* **Recorded data**
####################

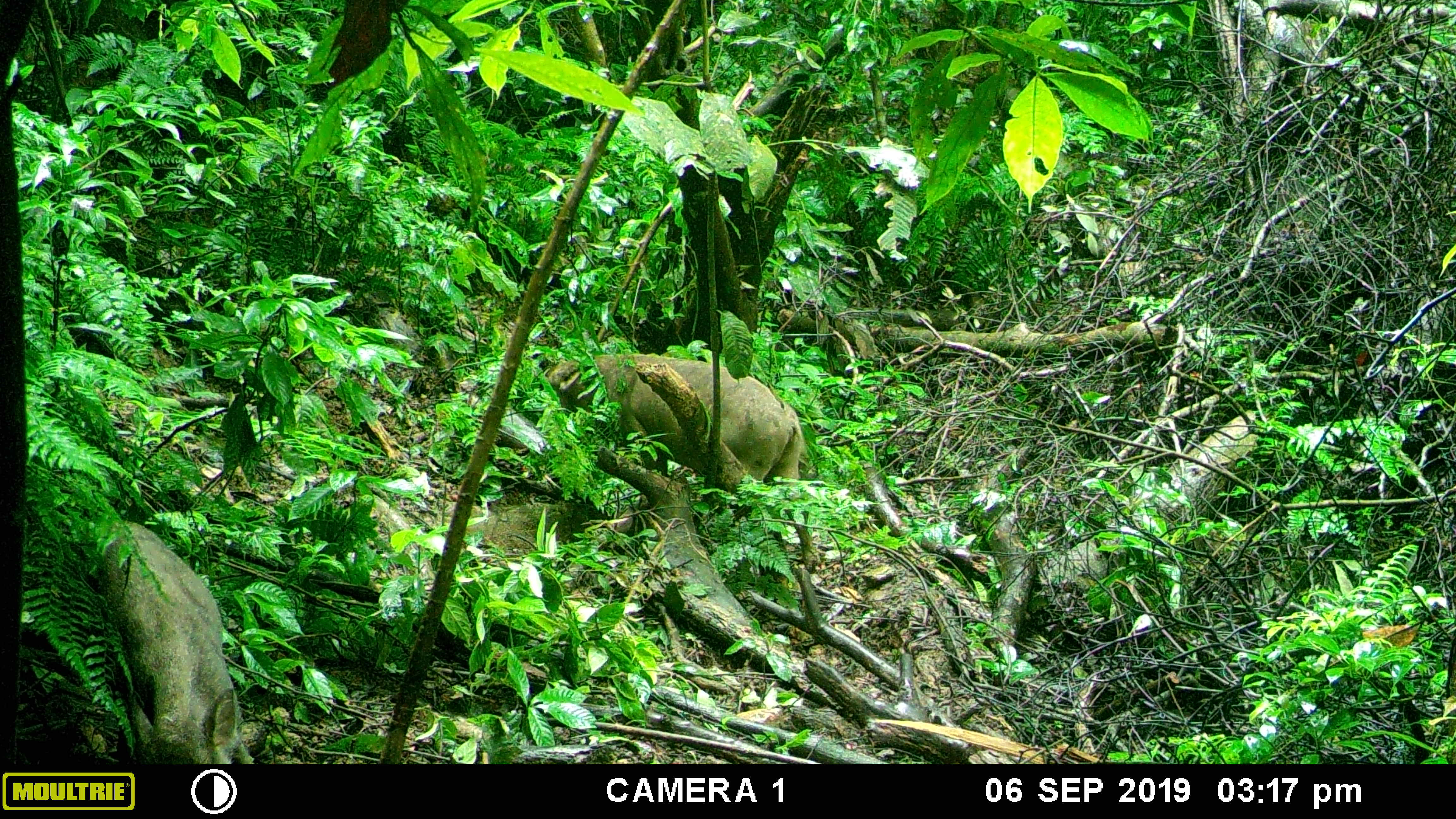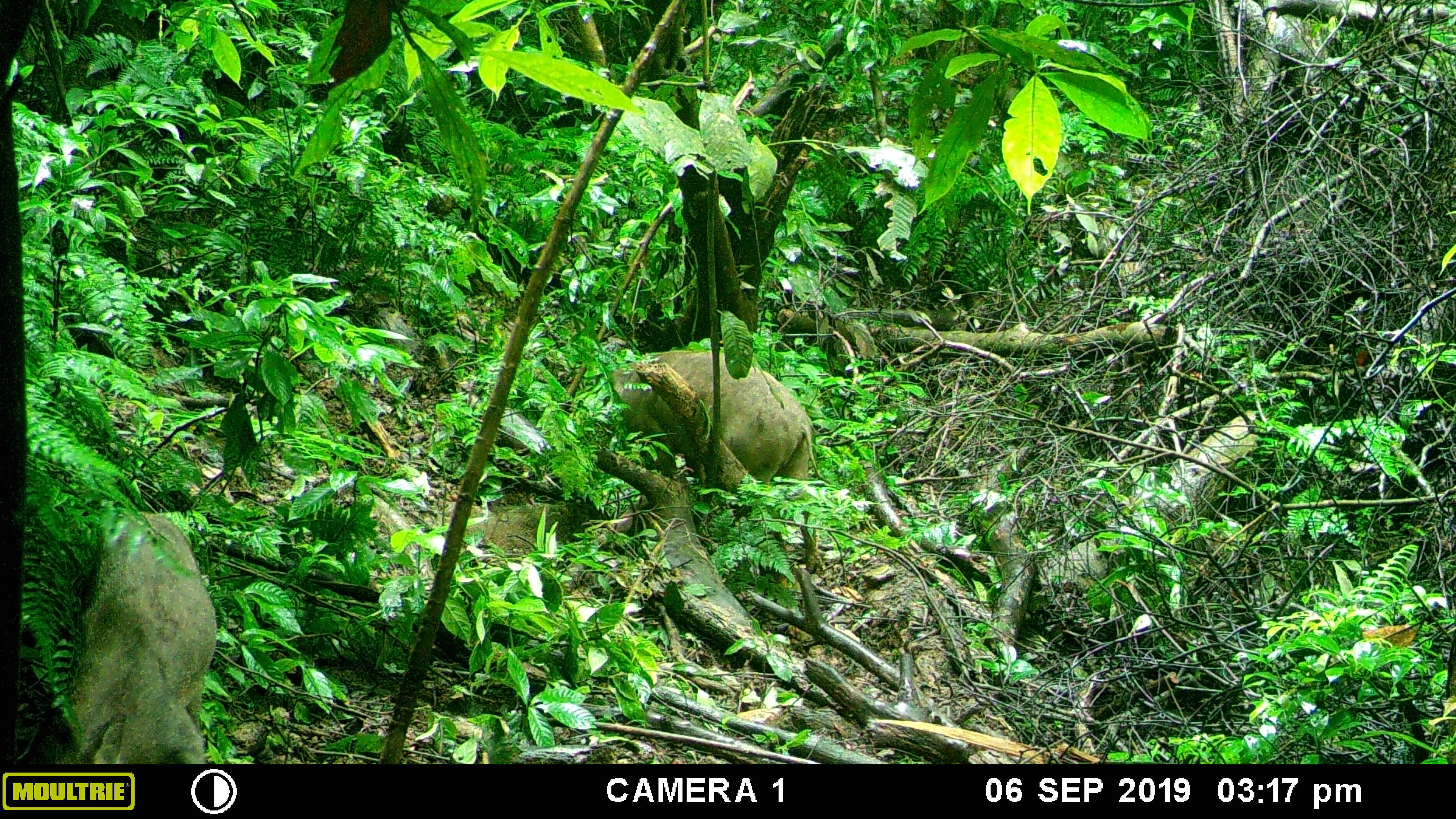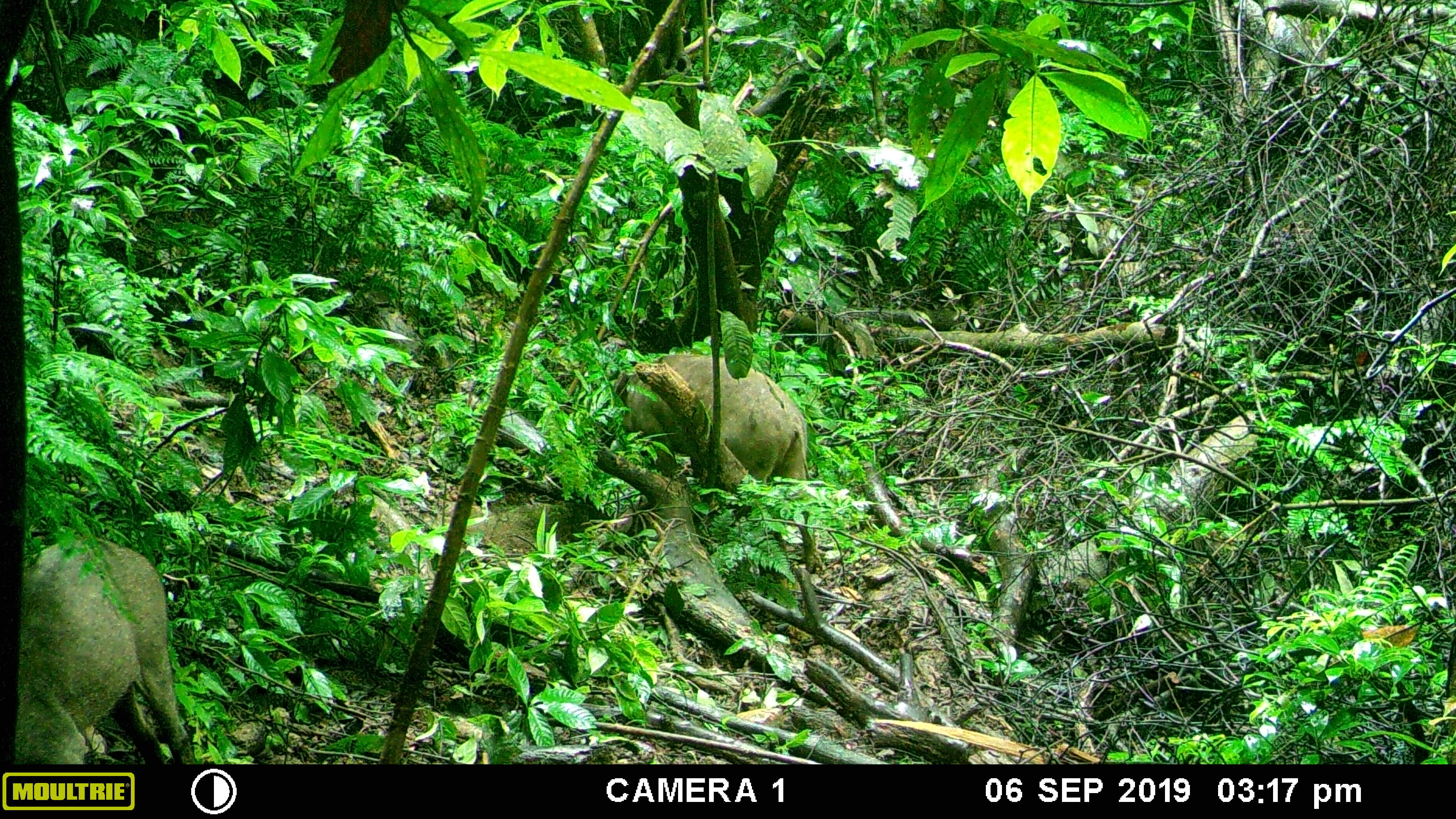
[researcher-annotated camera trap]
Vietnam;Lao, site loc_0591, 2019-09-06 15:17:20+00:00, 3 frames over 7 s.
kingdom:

####################

* **Problem statement**
Reproduce the data above word for word and omit the images.

* **Result of the task**
[researcher-annotated camera trap]
Vietnam;Lao, site loc_0591, 2019-09-06 15:17:20+00:00, 3 frames over 7 s.
kingdom:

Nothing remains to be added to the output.